具体的にどのようなタイプがあるのか、詳しく見ていきましょう。

【規模ごとの分類】

リージョナル型ショッピングセンター

→店舗面積4万㎡以上、半径8~25㎞の広域を商圏とする大型ショッピングセンターで、通称「RSC」と呼ばれる。総合スーパーや百貨店などが核となり、専門店・飲食店・映画館・アミューズメント施設などが入った大規模な施設であることが多い。近年では、店舗面積が10万㎡を超える超大型SC(スーパーリージョナルSC)も登場している。

コミュニティ型ショッピングセンター

→店舗面積がおよそ1万~3万5千㎡、半径5~10㎞を商圏とする中規模ショッピングセンターで、通称は「CSC」。総合スーパーやディスカウントショップなどが核となった施設で、そのほかは専門店や飲食店などが入居する。最近は中規模型の「CSC」を改装やリニューアルして、大規模商業施設(RSC)に拡張する動きも多い。                                                                                                                                                                               

ネイバーフッド型ショッピングセンター

→店舗面積が約3千~1万5千㎡、半径5㎞程度の小型ショッピングセンターで、略称は「NSC」。ホームセンターやスーパーなどを中心に実用的な専門店が入居していることから、生活用品を揃えるのに最適な商業施設と言われる。そのため商圏は比較的狭いものの、顧客の来店頻度が高いのが特徴。

【地域別の分類】

郊外型ショッピングセンター

→中心街から離れた場所(いわゆる郊外)に立地するショッピングセンター。広大な敷地面積を確保することが可能であり駐車スペースも十分にあることから、周辺地域から多くの人が訪れやすい。アクセスの良さが集客のカギを握るため、広範囲からアクセスしやすい地域や高速道路のインターチェンジ付近などにあることが多い。
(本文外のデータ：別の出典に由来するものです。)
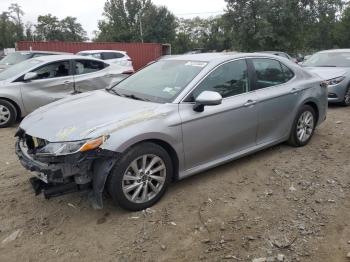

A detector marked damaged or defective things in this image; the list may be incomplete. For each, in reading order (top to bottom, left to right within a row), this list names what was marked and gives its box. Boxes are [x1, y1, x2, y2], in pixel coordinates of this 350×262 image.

crumpled hood [21, 90, 163, 143]
damaged front bumper [15, 133, 119, 209]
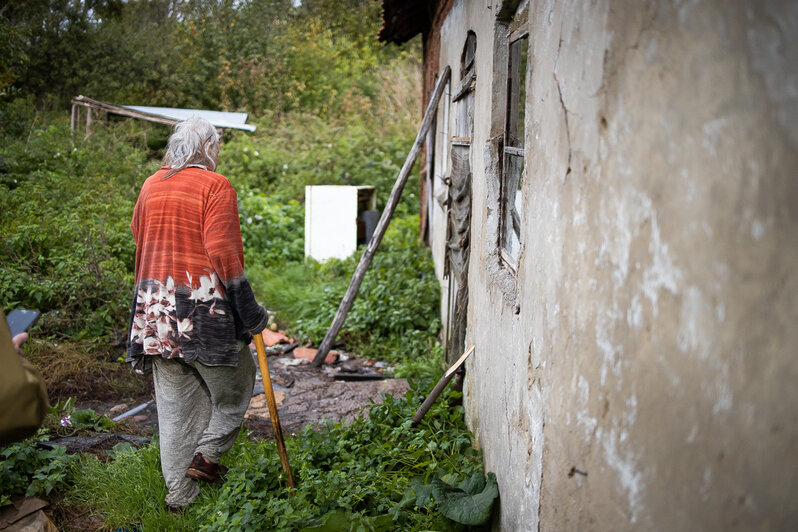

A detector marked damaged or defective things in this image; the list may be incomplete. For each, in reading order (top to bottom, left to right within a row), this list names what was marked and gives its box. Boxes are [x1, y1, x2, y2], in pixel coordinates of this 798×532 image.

broken window frame [500, 25, 532, 272]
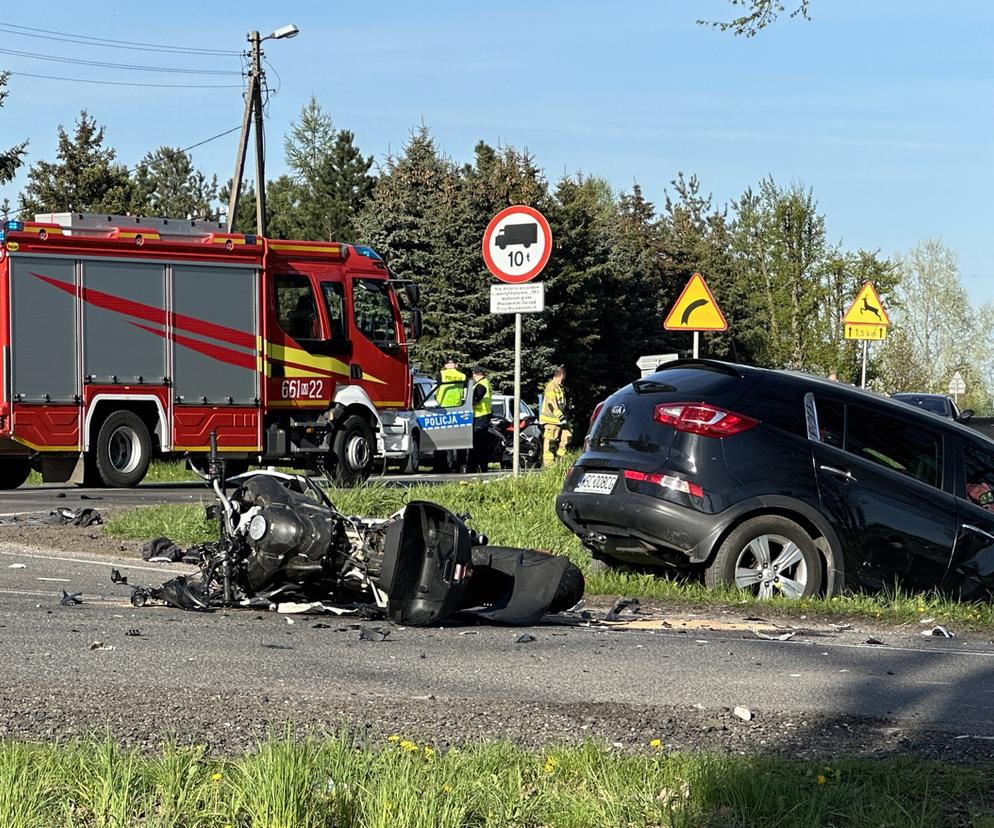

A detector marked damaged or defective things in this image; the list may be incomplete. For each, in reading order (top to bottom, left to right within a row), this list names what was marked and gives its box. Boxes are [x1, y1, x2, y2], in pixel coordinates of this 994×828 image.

destroyed motorcycle [124, 436, 580, 624]
damaged vehicle [128, 440, 584, 620]
damaged vehicle [560, 362, 994, 600]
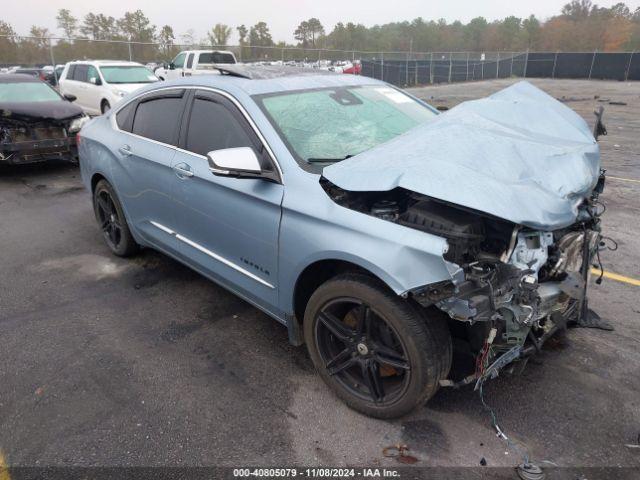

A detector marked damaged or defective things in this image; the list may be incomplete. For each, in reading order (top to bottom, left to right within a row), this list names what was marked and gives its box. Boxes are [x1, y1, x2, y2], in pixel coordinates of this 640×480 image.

crumpled hood [0, 101, 84, 124]
damaged dark car [0, 74, 90, 165]
cracked windshield [258, 87, 438, 166]
crumpled hood [324, 80, 600, 231]
damaged dark car [77, 69, 608, 418]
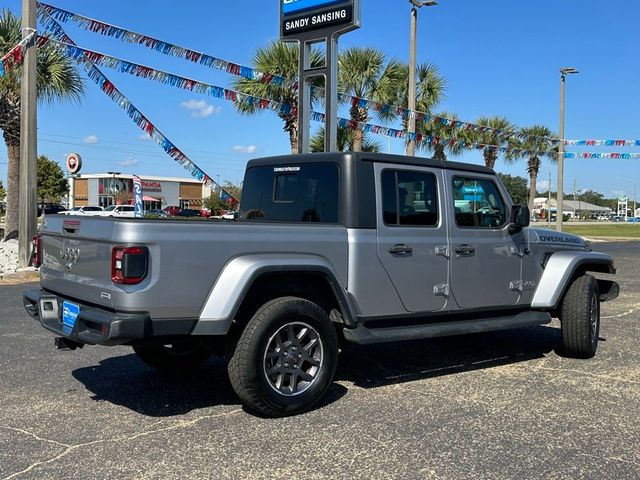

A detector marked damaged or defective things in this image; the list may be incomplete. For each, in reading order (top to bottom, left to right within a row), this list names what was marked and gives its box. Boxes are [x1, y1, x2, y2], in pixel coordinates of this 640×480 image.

最寄り駅から離れている場合には、路線バスや無料送迎バスが出ているケースもある。

都市型ショッピングセンター

→街の中心市街地に立地するショッピングセンター。郊外型が自動車での来店がメインになるのに対し、都市型では電車やバス利用の来客をメインにしている。土地の制約により小~中規模型が中心ではあるものの、地域の再開発や工場跡地開発などで大規模SCが誕生する場合もある。

【建物の形態による分類】

エンクローズドモール型

→施設全体が大きな建物となっており、その中に複数の専門店や飲食店などが入っているSC。吹き抜けや見通しのよい通路など空間を工夫することによって圧迫感を減らしているのが特徴。モール型SCと表現されることもある。

オープンモール型

広大な敷地の中に店舗が独立して建設されているのが特徴。目的のショップまでたどり着きやすい、目の前が駐車場で歩行距離が短い、といったメリットがある。

このように一口でショッピングセンターと言っても、規模・立地・形態などによってそのタイプは様々。時代の変化や消費者のニーズに応じて、形態を変化させていくショッピングセンターも少なくなく、商業施設のあり方は世相を反映する鏡である、と表現できるかもしれません。